[Entries provided]
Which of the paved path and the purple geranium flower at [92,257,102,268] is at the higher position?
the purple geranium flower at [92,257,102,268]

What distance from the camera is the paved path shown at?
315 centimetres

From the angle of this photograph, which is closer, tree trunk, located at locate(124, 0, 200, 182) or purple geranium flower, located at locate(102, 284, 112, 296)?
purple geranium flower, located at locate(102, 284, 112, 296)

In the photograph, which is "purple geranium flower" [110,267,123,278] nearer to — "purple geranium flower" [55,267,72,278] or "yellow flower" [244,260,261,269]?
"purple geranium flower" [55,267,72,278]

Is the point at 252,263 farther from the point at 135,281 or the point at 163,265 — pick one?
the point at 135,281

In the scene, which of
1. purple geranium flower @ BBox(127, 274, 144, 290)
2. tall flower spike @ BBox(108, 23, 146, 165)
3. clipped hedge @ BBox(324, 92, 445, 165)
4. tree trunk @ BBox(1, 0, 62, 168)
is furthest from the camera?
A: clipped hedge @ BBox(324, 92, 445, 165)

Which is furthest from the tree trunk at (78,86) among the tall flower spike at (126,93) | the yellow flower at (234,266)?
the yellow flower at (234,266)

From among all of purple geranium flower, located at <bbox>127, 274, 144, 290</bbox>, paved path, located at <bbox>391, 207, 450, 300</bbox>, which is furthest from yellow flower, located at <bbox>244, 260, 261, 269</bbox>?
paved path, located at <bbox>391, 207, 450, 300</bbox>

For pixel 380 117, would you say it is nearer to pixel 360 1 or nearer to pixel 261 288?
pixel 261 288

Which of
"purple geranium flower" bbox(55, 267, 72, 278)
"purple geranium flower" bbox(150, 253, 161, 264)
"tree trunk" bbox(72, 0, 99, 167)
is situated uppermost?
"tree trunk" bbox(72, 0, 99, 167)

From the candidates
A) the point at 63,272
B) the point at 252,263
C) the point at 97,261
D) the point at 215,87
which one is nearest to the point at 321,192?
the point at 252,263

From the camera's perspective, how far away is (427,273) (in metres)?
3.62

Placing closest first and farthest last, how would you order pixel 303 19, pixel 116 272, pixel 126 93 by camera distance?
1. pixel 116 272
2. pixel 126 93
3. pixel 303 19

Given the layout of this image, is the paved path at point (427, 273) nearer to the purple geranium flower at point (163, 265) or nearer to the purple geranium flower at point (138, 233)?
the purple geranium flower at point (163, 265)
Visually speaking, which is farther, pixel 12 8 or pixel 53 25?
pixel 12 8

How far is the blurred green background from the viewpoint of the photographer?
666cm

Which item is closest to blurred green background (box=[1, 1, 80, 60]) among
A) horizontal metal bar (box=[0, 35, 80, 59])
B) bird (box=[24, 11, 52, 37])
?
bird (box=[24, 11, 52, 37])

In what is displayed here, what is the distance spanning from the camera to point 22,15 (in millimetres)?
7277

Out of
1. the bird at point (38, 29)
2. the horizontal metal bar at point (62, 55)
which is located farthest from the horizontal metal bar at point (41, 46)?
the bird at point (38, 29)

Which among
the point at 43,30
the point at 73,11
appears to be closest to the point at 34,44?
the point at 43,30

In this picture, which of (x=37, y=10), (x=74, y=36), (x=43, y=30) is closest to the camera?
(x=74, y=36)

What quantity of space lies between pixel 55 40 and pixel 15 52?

[Required work] Edit the items from the start up to and including the line with "315 centimetres", replacing "paved path" with "stone walkway" and leaving everything else unchanged.

[Solved exercise]
Which of the stone walkway and the purple geranium flower at [92,257,102,268] is at the higher position?
the purple geranium flower at [92,257,102,268]

What distance from the camera is the stone walkway shown at?
315 centimetres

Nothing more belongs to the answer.